*** Opening of DATA PROVIDED ***
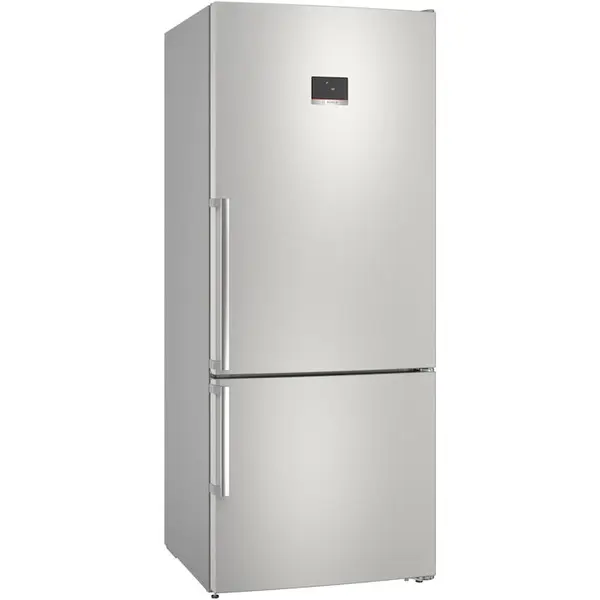 BOSCH Combina frigorifica Bosch KGN76XIEP, 526L, Clasa E, H 186 cm, Inox
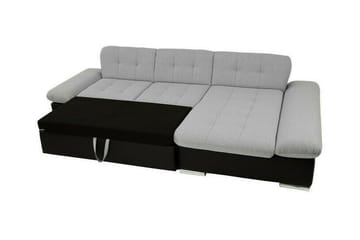 Lomux 3-sits Höger Hörnbäddsoffa 129x240 cm med Liftup Förvaring i Tyg - Grå - Möbler - Soffa - Bäddsoffa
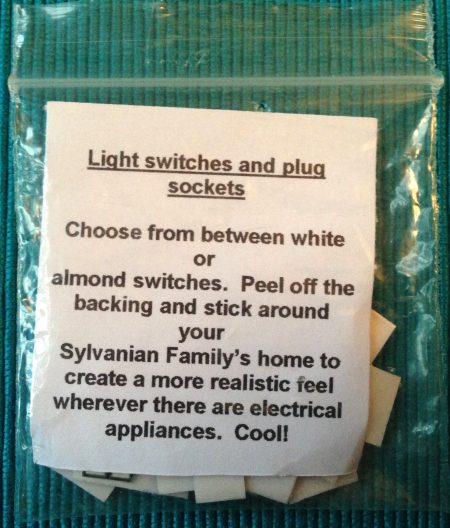 Sylvanian Families – Light Switches and Plug Sockets – For the House - Image 2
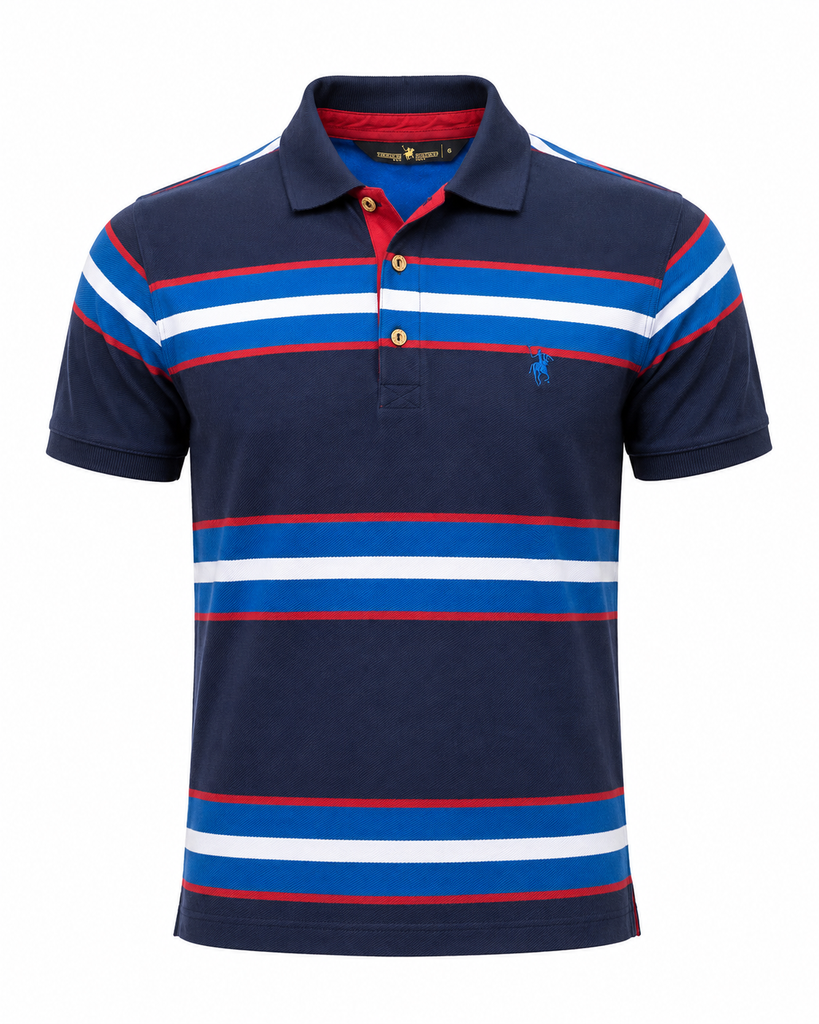 Polo Club Men Stripe Polos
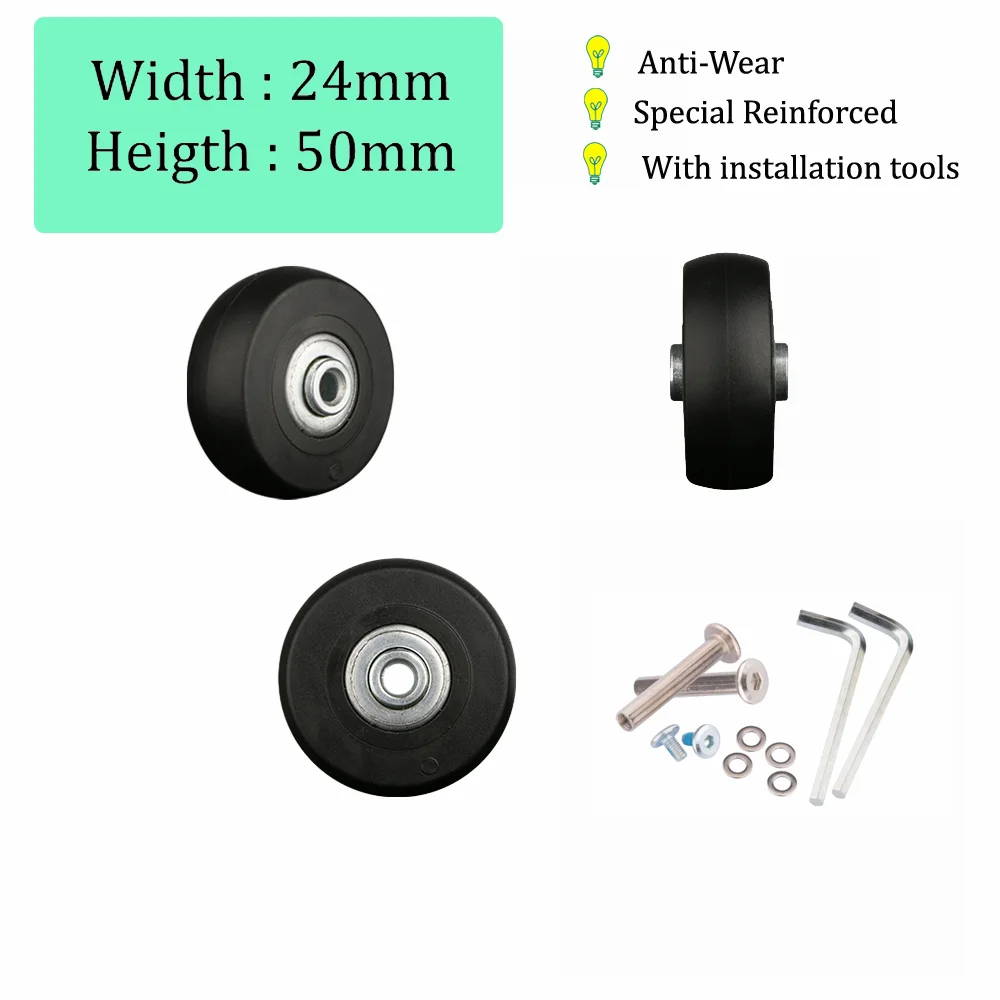 Luggage Wheel Part Replacement Airplane Wheels Wheel Rims Wheel Blades Trolley Case Universal Wheel Repair Suitcase Wheel Pulley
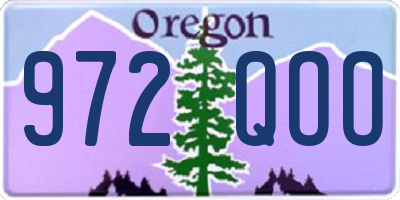 OR license plate 972QOO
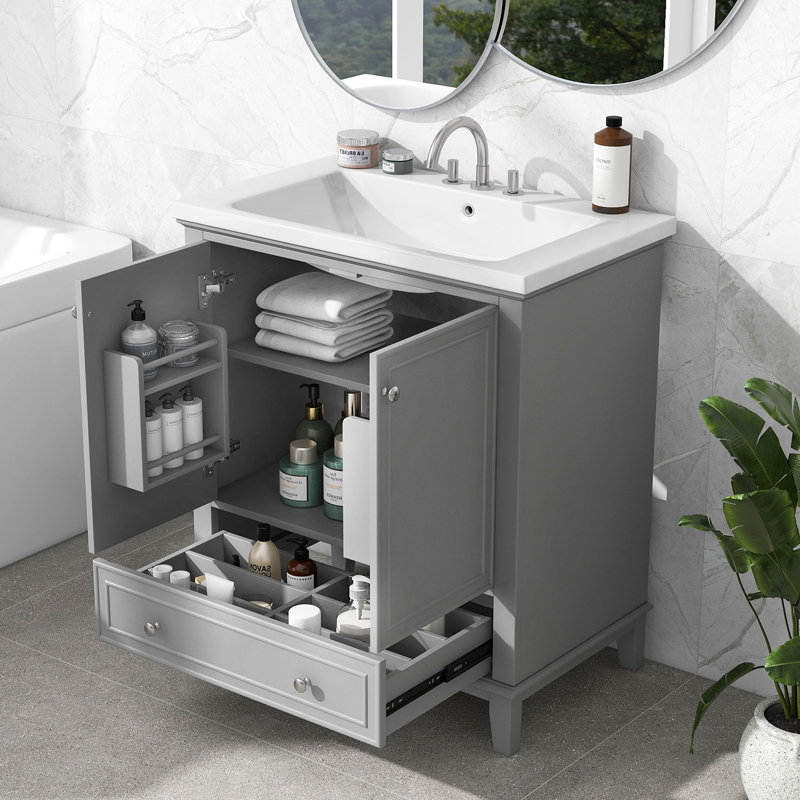 Ensemble de meuble-lavabo simple 30 po Merelyn, Gris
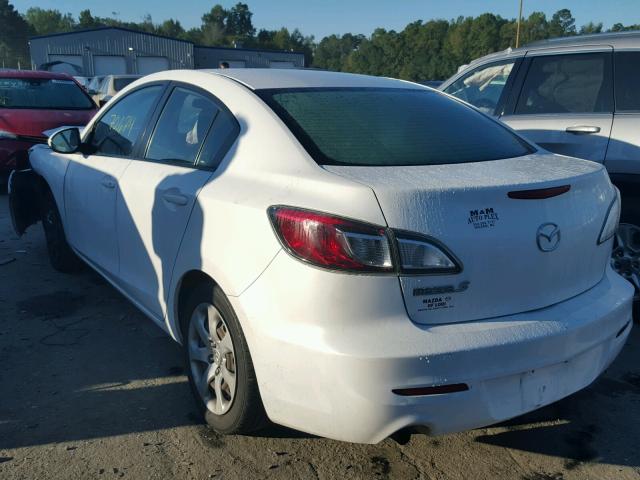 JM1BL1UG7C1518277 - 2012 MAZDA 3 I WHITE photo 3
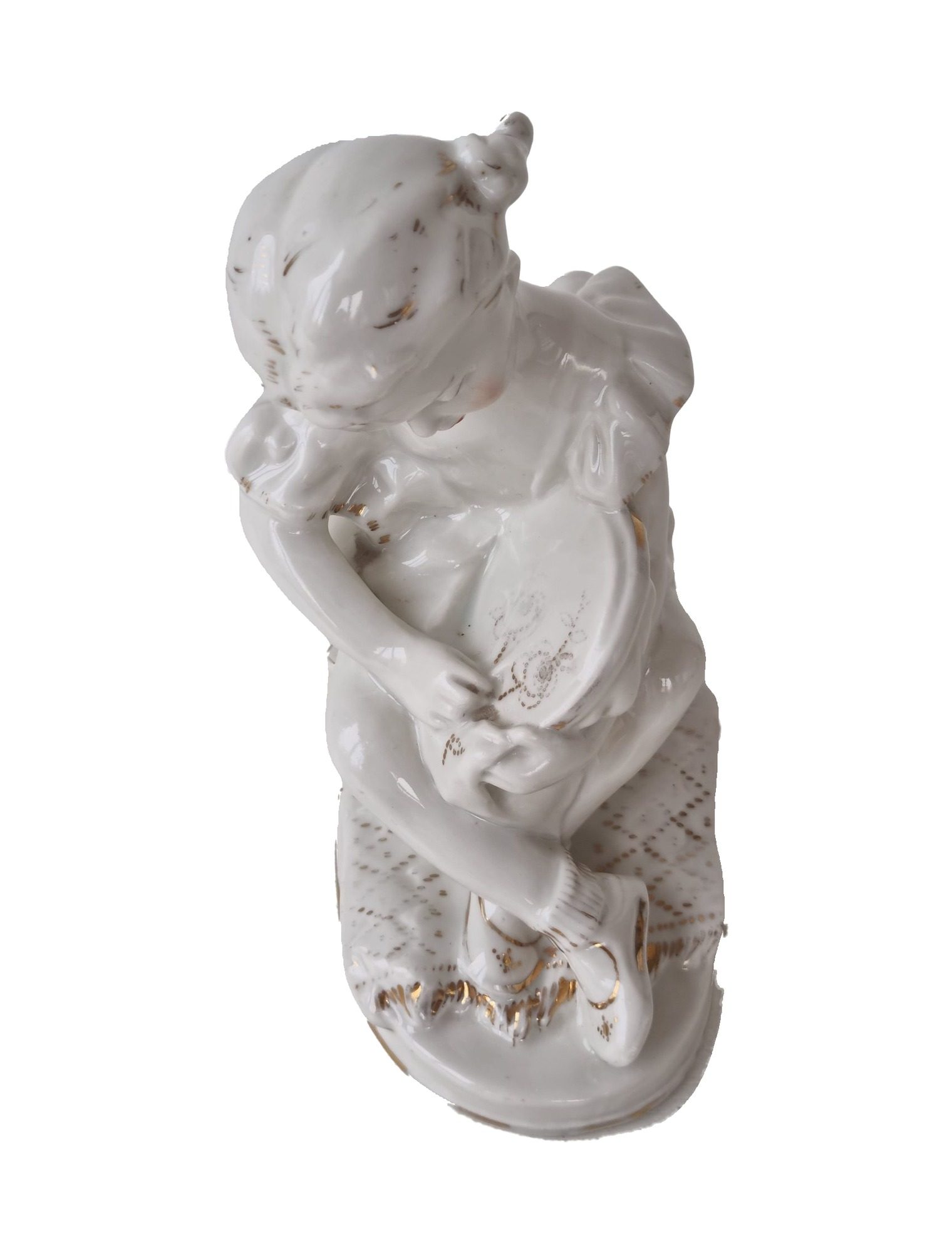 Porcelain figurine “Young Embroiderer”, Pesochnoye USSR – photo 5 of 6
*** Close of DATA PROVIDED ***
» EXERCISE: Return the records exactly as they stand, and drop every picture.

» FINISHED TASK:
 BOSCH Combina frigorifica Bosch KGN76XIEP, 526L, Clasa E, H 186 cm, Inox
 Lomux 3-sits Höger Hörnbäddsoffa 129x240 cm med Liftup Förvaring i Tyg - Grå - Möbler - Soffa - Bäddsoffa
 Sylvanian Families – Light Switches and Plug Sockets – For the House - Image 2
 Polo Club Men Stripe Polos
 Luggage Wheel Part Replacement Airplane Wheels Wheel Rims Wheel Blades Trolley Case Universal Wheel Repair Suitcase Wheel Pulley
 OR license plate 972QOO
 Ensemble de meuble-lavabo simple 30 po Merelyn, Gris
 JM1BL1UG7C1518277 - 2012 MAZDA 3 I WHITE photo 3
 Porcelain figurine “Young Embroiderer”, Pesochnoye USSR – photo 5 of 6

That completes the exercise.